### [Aim]
According to the article on the presidential policing task force, when is the group's report to President Barack Obama due?

- Associated Press - Friday, January 30, 2015

CINCINNATI (AP) - A presidential task force charged with examining ways to improve police-community relations heard testimony on Friday from researchers, law enforcement representatives and others with suggestions for strengthening policies and oversight of police use of force.

The issue led off two days of sessions by the Task Force on 21st Century Policing formed in December amid a continuing outcry over police use of force in minority communities after the killings in Ferguson, Missouri, and other cities, including Cleveland and the Dayton suburb of Beavercreek in Ohio. The group will prepare a report to President Barack Obama that’s due in March.

Panel topics at the sessions continuing through Saturday at the University of Cincinnati also include police interactions with demonstrators, diversity, technology, police body cameras, and using social media.

Chuck Wexler, executive director of the Police Executive Research Forum, told task force members that more attention needs to be paid to preventing use of force. He says a comprehensive approach to clarifying policies and improving areas such as training in tactics and de-escalation skills is needed.

“Too many departments have training programs that are fragmented, with separate courses on use of force, encounters with mentally ill persons and so forth,” Wexler said. “We need to re-engineer how police training is conducted so that it integrates all aspects of police work in ways that mirror what actually happens.”

Sim Gill, district attorney for Salt Lake County in Utah, suggested more “robust” Department of Justice oversight, going beyond the current complaint-driven approach. He said preventive efforts including random, independent audits of police agencies could help prompt “a cultural shift, with recognition that best practices need to be routine.”

Gill supports independent investigations and reviews of use of force situations to avoid “contributing to a culture of suspicion” among community members or police.

But Jay McDonald, president of the Fraternal Order of Police of Ohio, stressed that determining reasonable use of force must focus on interpretations by officers at the scene from the information they had at the time rather than on “hindsight.”

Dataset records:
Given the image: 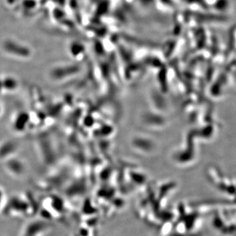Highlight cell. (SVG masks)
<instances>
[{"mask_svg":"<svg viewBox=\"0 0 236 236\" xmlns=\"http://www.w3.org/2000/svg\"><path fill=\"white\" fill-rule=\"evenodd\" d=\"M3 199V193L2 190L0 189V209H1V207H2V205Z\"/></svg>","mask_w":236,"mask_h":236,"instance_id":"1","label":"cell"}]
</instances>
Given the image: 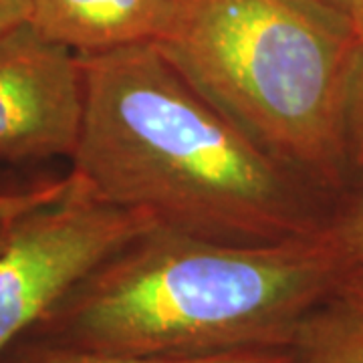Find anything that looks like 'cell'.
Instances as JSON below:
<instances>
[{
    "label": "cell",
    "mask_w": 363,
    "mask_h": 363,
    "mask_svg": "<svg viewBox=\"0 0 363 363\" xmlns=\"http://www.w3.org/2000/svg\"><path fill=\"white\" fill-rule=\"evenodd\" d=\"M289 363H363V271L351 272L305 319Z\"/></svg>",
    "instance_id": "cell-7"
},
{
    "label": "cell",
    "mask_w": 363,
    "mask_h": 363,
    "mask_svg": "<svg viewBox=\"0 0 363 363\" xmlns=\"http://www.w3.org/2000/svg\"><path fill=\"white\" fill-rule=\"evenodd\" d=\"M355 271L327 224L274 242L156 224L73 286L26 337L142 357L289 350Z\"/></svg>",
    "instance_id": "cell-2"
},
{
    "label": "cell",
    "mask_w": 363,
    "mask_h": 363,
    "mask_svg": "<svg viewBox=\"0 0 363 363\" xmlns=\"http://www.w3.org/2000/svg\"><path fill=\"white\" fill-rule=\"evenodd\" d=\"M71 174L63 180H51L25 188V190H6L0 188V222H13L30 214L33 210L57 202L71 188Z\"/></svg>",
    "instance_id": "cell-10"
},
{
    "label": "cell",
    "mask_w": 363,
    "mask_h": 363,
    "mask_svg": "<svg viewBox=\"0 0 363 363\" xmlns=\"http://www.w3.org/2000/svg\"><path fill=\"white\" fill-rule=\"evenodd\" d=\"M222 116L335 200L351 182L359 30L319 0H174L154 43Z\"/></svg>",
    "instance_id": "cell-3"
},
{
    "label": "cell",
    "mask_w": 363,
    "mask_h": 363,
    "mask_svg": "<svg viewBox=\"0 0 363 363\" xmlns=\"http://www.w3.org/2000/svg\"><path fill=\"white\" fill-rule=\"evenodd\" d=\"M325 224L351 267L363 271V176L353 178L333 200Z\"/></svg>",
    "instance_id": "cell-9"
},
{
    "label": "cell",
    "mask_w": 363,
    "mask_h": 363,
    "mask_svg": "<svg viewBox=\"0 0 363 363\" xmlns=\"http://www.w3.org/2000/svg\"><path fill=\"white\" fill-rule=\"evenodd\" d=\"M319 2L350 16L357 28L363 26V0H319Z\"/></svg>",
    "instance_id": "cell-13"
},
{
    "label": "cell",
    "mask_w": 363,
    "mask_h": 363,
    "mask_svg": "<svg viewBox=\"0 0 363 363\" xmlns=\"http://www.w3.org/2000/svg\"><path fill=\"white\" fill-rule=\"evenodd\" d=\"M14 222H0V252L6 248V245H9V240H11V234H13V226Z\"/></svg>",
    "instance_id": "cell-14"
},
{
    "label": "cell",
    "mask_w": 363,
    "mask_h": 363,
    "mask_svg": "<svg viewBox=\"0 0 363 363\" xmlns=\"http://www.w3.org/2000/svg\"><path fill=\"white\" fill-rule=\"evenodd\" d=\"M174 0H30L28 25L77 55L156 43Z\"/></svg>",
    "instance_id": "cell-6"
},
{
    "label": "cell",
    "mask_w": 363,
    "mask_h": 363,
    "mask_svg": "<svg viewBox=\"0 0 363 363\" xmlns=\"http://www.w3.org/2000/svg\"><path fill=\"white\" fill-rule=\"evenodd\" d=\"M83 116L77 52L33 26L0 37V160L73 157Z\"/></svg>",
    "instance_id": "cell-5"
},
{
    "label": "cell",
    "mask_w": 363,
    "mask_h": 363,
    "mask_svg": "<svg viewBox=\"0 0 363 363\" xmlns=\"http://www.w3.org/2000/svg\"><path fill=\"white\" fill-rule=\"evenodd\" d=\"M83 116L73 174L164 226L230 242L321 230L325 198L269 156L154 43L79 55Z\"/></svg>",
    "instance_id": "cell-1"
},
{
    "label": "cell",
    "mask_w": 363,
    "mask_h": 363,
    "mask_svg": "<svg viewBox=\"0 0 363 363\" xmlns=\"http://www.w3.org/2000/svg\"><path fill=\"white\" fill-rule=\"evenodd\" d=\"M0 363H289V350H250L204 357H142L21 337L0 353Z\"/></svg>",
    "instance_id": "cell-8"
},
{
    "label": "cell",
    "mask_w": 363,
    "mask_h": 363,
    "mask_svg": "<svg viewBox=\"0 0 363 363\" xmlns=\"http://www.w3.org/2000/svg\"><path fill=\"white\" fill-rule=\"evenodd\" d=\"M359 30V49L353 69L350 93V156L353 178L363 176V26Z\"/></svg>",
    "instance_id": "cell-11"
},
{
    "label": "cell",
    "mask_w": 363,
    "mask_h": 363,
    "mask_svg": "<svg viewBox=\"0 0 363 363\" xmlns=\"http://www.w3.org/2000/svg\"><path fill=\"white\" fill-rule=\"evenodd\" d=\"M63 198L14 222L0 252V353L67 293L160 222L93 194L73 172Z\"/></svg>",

### [Complete answer]
In March.